• DOCUMENT TEXT:
-=-=-
You talk about an outside predator coming in and harming your precious bass. The human is at the top of the predator list. You are an outside predator coming into their world throwing a lure with treble hooks or a single hook whatever you are using, to trick the fish into biting; and then with a sharp jerking motion driving that sharp pointed piece of metal into the fish's mouth our skull and you are talking about a muskie coming in and hurting your bass?

Darwins law, survival of the fittest. 

If you are so fond of fishing in Indiana and how good they treat their lakes and rivers then go fish there, I dont think anyone is forcing you to fish CC or any other Ohio water ways.

Yes if their were launch fees or park fees that money should go to the lake where its taken, and in theory your right that, it should go back to make the park/lake better. I agree with you on the so called wildlife officials checking for life preservers and what not and not checking licenses or what fish you have in your cooler and if they are of legal size/within creel limits. There are a lot of improvements to be made and there always will be no matter where you fish.


----------



## TeamPlaker

FSHN ROD said:


> Dear Team Plaker, Greetings
> By the way I mean no disrespect either But fish and wildlife management just is not done correctly here. And BTW Bass being ripped off the hook because it is a easy meal..........Well Im just glad these things taste good.
-=-=-
• DATA LISTING:
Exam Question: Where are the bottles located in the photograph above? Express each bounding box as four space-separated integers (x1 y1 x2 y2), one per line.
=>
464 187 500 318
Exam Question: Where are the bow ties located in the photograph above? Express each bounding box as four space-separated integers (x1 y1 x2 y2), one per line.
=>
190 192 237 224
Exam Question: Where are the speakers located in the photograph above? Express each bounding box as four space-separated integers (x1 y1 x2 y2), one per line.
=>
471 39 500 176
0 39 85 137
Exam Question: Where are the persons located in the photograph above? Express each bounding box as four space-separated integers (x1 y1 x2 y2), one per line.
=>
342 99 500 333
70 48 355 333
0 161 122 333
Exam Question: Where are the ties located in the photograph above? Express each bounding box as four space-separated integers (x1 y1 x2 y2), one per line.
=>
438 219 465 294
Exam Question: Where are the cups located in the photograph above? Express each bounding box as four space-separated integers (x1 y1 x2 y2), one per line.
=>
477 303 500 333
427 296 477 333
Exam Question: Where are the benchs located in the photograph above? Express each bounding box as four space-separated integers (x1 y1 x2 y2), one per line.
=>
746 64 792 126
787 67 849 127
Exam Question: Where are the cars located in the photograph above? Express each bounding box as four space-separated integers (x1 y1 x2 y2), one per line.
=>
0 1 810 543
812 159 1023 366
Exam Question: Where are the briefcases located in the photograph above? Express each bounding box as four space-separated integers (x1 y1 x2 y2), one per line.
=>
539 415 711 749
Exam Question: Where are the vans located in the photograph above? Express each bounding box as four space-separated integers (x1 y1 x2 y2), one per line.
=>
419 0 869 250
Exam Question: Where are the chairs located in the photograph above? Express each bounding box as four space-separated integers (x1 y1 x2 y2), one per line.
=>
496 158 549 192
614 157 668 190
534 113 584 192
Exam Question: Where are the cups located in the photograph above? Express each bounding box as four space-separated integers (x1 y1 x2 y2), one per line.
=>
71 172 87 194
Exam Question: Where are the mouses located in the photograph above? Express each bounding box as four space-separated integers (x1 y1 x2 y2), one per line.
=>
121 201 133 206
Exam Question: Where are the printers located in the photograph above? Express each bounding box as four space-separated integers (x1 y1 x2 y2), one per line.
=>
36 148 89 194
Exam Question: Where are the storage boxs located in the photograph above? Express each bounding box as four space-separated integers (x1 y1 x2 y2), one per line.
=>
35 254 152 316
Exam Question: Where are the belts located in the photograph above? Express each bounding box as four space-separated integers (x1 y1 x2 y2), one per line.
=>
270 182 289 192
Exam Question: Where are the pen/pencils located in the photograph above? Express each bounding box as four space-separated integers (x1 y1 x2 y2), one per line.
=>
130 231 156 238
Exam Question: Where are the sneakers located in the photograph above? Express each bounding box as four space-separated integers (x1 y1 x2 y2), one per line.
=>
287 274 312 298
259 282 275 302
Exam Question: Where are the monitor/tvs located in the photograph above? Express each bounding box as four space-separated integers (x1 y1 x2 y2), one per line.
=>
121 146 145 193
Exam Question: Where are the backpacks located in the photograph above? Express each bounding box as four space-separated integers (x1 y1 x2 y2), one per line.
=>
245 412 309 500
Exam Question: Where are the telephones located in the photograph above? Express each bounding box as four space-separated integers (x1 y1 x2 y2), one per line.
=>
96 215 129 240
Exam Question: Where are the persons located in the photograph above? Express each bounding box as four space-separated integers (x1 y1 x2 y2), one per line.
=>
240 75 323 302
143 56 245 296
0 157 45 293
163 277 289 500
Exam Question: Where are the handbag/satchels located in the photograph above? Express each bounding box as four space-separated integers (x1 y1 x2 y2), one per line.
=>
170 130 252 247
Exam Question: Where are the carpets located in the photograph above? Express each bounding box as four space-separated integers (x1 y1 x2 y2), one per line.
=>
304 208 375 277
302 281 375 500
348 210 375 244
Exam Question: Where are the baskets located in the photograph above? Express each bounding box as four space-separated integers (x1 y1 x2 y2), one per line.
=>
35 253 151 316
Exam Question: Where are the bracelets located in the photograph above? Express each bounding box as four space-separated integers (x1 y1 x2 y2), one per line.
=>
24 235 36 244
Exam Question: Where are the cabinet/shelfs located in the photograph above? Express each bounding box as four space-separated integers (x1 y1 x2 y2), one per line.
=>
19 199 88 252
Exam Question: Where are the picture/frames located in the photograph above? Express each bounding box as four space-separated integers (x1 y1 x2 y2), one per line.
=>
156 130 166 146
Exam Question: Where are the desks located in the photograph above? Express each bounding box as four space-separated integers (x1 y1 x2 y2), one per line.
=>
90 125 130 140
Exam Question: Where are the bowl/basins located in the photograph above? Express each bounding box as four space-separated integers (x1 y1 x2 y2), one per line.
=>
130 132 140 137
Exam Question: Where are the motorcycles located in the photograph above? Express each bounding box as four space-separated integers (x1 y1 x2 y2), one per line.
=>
-=-=-
• WORK INSTRUCTIONS:
A: Summarize the forum post in two sentences.
B: Please show every line of the rows that contains the word "ties".
The forum post and the rows are two separate pieces of material.

• WRITTEN RESPONSES:
A: The writer argues that humans are the top predator, using hooked lures to trick fish and drive metal into their mouths, so complaining about a muskie hurting bass makes little sense, and adds that anyone who prefers how Indiana treats its lakes and rivers should fish there rather than in Ohio. The writer agrees that launch or park fees should go back to improving the lake and that wildlife officials check for life preservers instead of licenses, legal sizes and creel limits, while noting that improvements will always be needed wherever one fishes.

B:
Exam Question: Where are the bow ties located in the photograph above? Express each bounding box as four space-separated integers (x1 y1 x2 y2), one per line.
Exam Question: Where are the ties located in the photograph above? Express each bounding box as four space-separated integers (x1 y1 x2 y2), one per line.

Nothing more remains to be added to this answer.